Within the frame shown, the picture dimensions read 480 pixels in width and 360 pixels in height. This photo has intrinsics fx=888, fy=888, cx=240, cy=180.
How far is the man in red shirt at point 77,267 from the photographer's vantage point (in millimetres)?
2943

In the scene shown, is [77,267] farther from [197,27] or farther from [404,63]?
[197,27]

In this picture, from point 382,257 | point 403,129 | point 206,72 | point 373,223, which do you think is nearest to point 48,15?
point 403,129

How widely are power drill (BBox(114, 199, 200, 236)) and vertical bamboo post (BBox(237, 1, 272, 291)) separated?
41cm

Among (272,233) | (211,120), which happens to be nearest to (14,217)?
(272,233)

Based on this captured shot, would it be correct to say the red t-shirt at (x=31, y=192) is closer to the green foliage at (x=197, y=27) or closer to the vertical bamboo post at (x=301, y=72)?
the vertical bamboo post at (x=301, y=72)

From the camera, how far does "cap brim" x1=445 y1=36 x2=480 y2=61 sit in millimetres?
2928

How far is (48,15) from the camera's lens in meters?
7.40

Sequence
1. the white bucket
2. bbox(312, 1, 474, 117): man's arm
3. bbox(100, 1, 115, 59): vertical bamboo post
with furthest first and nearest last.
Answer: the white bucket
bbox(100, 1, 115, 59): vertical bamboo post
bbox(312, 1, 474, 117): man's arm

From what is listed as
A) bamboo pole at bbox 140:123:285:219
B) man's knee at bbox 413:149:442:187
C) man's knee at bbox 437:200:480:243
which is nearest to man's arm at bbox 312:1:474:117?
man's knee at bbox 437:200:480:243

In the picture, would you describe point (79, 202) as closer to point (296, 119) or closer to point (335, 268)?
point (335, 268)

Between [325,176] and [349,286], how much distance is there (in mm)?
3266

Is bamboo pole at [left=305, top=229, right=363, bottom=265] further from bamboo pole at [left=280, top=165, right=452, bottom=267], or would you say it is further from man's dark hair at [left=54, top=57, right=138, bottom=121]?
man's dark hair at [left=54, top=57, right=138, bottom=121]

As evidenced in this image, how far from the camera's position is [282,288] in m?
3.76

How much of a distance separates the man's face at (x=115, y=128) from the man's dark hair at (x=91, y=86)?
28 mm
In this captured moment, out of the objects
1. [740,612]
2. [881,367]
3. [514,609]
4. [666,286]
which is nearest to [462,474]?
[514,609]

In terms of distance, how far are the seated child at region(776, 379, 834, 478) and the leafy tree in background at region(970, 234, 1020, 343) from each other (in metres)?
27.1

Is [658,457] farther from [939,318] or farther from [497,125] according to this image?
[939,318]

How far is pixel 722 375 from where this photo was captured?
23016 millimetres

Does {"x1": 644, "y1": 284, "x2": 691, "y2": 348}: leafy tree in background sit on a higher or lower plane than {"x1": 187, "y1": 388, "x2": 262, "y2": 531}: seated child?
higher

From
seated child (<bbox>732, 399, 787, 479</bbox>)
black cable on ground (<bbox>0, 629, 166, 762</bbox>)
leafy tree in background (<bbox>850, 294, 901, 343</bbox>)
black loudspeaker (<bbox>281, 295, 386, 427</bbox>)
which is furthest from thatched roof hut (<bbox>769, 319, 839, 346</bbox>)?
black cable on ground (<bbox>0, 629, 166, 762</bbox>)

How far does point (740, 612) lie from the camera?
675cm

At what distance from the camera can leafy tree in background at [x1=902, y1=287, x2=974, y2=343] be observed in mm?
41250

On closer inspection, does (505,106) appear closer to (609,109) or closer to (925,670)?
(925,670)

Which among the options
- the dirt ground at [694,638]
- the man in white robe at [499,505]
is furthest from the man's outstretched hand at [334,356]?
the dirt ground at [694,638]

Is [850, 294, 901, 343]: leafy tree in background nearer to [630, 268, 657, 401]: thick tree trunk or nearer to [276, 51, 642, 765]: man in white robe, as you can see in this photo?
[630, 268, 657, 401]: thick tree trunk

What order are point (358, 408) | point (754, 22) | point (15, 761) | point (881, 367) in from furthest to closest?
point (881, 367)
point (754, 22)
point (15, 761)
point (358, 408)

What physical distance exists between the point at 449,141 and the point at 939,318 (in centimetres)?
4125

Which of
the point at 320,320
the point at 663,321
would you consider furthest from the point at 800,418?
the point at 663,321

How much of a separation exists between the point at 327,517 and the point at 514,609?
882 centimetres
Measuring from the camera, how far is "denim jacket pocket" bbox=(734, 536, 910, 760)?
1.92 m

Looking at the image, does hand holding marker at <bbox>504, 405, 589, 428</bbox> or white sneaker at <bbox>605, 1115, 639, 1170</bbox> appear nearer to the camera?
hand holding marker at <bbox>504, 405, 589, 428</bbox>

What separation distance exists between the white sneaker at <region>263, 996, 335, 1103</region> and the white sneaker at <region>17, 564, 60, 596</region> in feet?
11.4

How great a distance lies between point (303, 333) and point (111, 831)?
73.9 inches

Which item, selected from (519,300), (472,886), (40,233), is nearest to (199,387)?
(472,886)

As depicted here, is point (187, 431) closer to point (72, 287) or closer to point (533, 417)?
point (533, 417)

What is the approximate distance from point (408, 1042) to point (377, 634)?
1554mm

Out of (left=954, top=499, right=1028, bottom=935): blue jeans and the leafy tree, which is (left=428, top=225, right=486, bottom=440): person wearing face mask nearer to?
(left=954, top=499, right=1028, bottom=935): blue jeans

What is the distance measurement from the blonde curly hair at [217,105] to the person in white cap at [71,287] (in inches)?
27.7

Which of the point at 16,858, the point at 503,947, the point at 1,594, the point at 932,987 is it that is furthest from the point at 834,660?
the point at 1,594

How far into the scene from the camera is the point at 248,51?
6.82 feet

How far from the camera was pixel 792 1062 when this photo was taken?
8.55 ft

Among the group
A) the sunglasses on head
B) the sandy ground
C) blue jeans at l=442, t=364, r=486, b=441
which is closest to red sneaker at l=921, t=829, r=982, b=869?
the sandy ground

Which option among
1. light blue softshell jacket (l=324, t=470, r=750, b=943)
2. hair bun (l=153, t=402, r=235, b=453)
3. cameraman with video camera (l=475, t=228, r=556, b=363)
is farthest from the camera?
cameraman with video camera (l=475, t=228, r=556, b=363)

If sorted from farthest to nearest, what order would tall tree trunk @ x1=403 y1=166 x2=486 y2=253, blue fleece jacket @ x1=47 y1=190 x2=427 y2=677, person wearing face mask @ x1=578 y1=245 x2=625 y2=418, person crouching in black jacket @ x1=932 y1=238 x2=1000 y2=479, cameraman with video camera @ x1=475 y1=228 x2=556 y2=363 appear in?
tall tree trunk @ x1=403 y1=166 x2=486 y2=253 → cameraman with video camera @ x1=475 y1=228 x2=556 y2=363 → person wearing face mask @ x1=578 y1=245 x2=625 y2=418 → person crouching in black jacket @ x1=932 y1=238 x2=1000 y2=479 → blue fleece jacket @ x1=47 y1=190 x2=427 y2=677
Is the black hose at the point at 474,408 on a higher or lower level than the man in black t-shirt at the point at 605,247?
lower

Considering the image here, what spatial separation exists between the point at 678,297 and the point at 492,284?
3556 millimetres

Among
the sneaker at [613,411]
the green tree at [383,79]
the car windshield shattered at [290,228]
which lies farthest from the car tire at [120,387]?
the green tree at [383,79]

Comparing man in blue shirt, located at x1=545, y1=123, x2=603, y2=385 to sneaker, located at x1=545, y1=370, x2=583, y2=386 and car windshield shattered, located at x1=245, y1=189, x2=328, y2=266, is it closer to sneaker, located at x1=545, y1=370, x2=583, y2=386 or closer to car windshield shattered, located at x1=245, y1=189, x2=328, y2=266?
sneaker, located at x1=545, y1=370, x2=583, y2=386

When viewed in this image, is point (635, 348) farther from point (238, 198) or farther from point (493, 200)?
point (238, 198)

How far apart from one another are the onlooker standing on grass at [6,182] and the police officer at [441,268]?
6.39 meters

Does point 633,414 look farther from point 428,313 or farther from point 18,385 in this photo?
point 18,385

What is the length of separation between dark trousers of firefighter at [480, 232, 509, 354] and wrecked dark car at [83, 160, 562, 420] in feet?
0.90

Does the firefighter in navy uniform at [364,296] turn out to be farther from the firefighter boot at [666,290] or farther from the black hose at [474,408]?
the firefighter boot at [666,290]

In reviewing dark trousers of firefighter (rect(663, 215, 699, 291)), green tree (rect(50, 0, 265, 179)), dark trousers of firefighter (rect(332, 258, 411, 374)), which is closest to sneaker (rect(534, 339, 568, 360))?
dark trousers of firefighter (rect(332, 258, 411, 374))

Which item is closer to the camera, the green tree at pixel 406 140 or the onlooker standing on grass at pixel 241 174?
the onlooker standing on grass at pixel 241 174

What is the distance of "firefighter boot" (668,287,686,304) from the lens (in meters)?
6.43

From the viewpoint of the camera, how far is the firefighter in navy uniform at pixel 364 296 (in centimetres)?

◆ ◆ ◆ ◆

Work to do: Set down only these lines, exactly: the line containing "Comparing man in" and each line after it, through the end of the listing.

Solution for this problem:
Comparing man in blue shirt, located at x1=545, y1=123, x2=603, y2=385 to sneaker, located at x1=545, y1=370, x2=583, y2=386 and car windshield shattered, located at x1=245, y1=189, x2=328, y2=266, is it closer to sneaker, located at x1=545, y1=370, x2=583, y2=386 or closer to car windshield shattered, located at x1=245, y1=189, x2=328, y2=266?
sneaker, located at x1=545, y1=370, x2=583, y2=386

When viewed in this image, is point (635, 348) farther from point (238, 198) or farther from point (493, 200)?
point (238, 198)

How far apart from one another are the onlooker standing on grass at [6,182] and the police officer at [441,268]?
6.39 meters

Does point 633,414 look farther from point 428,313 or farther from point 18,385 in this photo?
point 18,385

What is the length of separation between dark trousers of firefighter at [480, 232, 509, 354] and wrecked dark car at [83, 160, 562, 420] in feet?
0.90

Does the firefighter in navy uniform at [364,296] turn out to be farther from the firefighter boot at [666,290] or farther from the black hose at [474,408]?
the firefighter boot at [666,290]

In reviewing dark trousers of firefighter (rect(663, 215, 699, 291)), green tree (rect(50, 0, 265, 179)), dark trousers of firefighter (rect(332, 258, 411, 374)), which is closest to sneaker (rect(534, 339, 568, 360))?
dark trousers of firefighter (rect(332, 258, 411, 374))

Which item is closer to the camera, the green tree at pixel 406 140 or the onlooker standing on grass at pixel 241 174?
the onlooker standing on grass at pixel 241 174

What is the distance of "firefighter boot" (668,287,686,304) from the lens (in meters)?
6.43

From the viewpoint of the camera, how far is the firefighter in navy uniform at pixel 364 296 (in centimetres)?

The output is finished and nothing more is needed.